De même, l’OPEP voit l’arriéré des projets en amont retardés par les blocages et les vagues d’infections Covid-19 commencer à se résorber. Il en résulte un flux régulier de nouveaux champs mis en service dans des pays et régions tels que le Brésil, le golfe du Mexique aux États-Unis, la mer du Nord et le Kazakhstan, tandis que la production des nouveaux venus, la Guyane, le Sénégal et l’Ouganda, augmente. La reprise est également stimulée par des fondamentaux favorables, « la demande rebondissant et les marchés réclamant du brut. »
Les investisseurs font généralement preuve d’une plus grande discipline que les années précédentes. Ils allouent davantage de capitaux à l’écologisation de leurs activités, notamment en investissant dans les technologies de capture et de stockage du carbone, l’hydrogène et d’autres projets verts.
Impact de la transition énergétique
Certains analystes soutiennent également que les entreprises se détournent des projets à long délai de récupération et à cycle long en raison de la transition énergétique. Toutefois, selon la direction norvégienne du pétrole, plusieurs entreprises ont ajusté le rendement requis pour les activités en amont à environ 20 % afin de s’assurer, par le biais du rationnement du capital, que seules les opportunités d’investissement offrant le meilleur rendement sont réalisées.
Robert Pindyck, un économiste du Massachusetts Institute of Technology, a dit un jour : « le comportement d’investissement des entreprises, des industries et des pays reste mal compris. Les modèles économétriques n’ont eu qu’un succès limité pour expliquer et prédire les changements dans les dépenses d’investissement. » Nous ne connaîtrons l’impact de l’investissement dans le pétrole et le gaz sur la capacité de production future qu’a posteriori, lorsque nous aurons tous les faits.
Faits et chiffres
Faits concernant les investissements dans l’énergie
- Les investissements dans les énergies propres devraient dépasser 1 400 milliards de dollars en 2022, ce qui représente près des trois quarts de la croissance des investissements énergétiques globaux (AIE).

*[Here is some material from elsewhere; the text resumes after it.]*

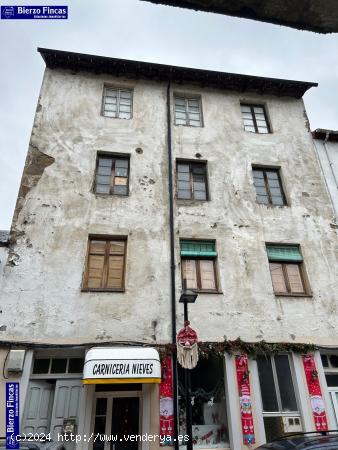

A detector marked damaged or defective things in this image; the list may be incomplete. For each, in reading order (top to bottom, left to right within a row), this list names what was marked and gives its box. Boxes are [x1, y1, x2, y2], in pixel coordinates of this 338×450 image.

peeling plaster wall [0, 67, 338, 348]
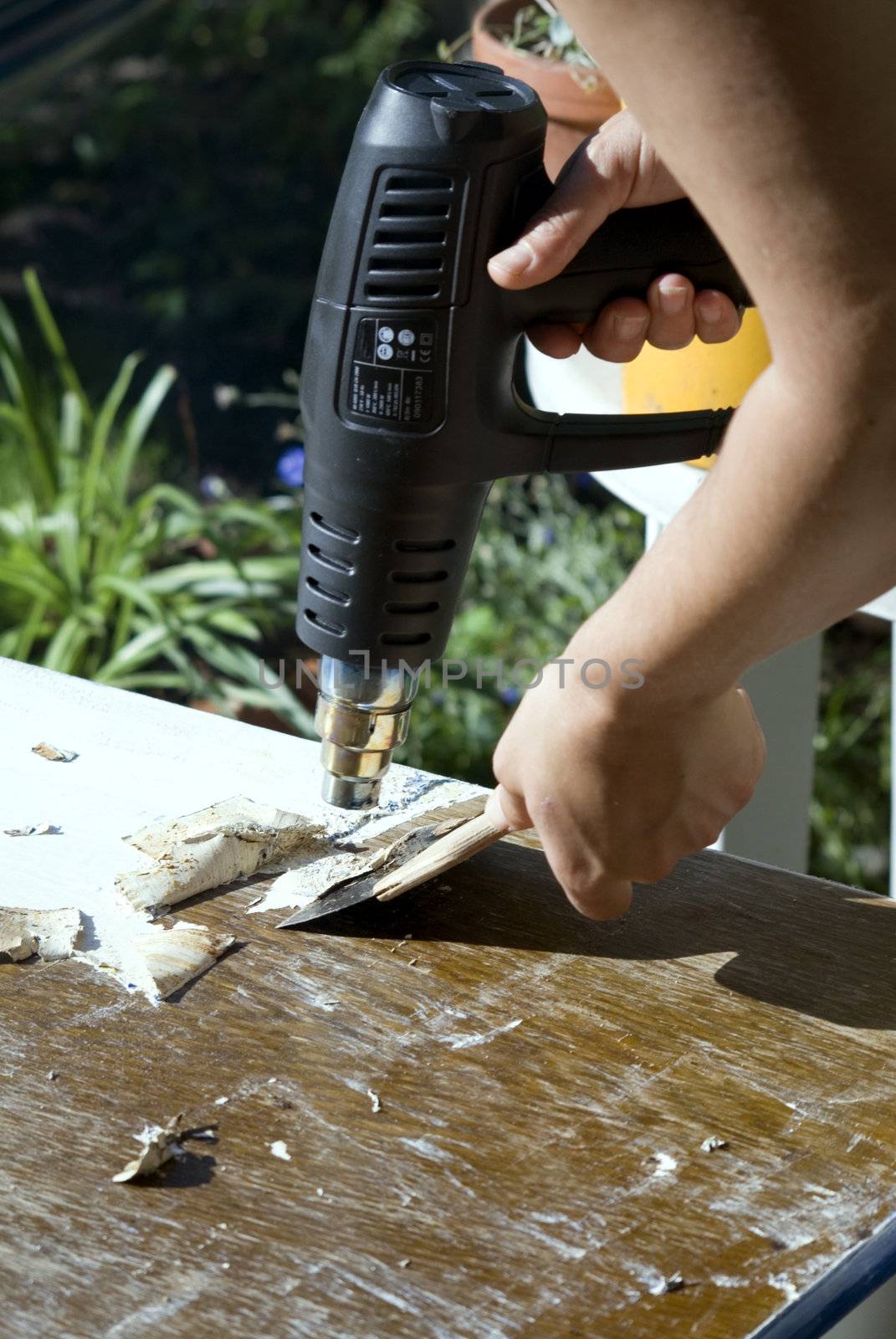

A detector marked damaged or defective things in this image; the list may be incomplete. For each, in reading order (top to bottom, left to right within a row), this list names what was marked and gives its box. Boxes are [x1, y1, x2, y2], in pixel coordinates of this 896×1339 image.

paint chip [31, 744, 77, 766]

- Les dépenses annuelles requises en amont devraient s’élever à 400 milliards de dollars en moyenne entre 2026 et 2030 (OPEP).
- Une hausse de 10 % des prix du pétrole et du gaz entraîne généralement une augmentation des investissements mondiaux dans ce domaine de 3 % la même année et de 5 % après deux ans, de manière cumulée (FMI).
- Les trois quarts des réductions de CO2 résultant d’une atténuation efficace au niveau mondial au cours de la prochaine décennie proviendraient d’une utilisation réduite du charbon plutôt que du pétrole et du gaz (FMI).
- L’industrie mondiale en amont devrait générer les flux de trésorerie disponibles les plus élevés de son histoire, soit 1 400 milliards de dollars, d’ici à la fin de 2022 (Deloitte).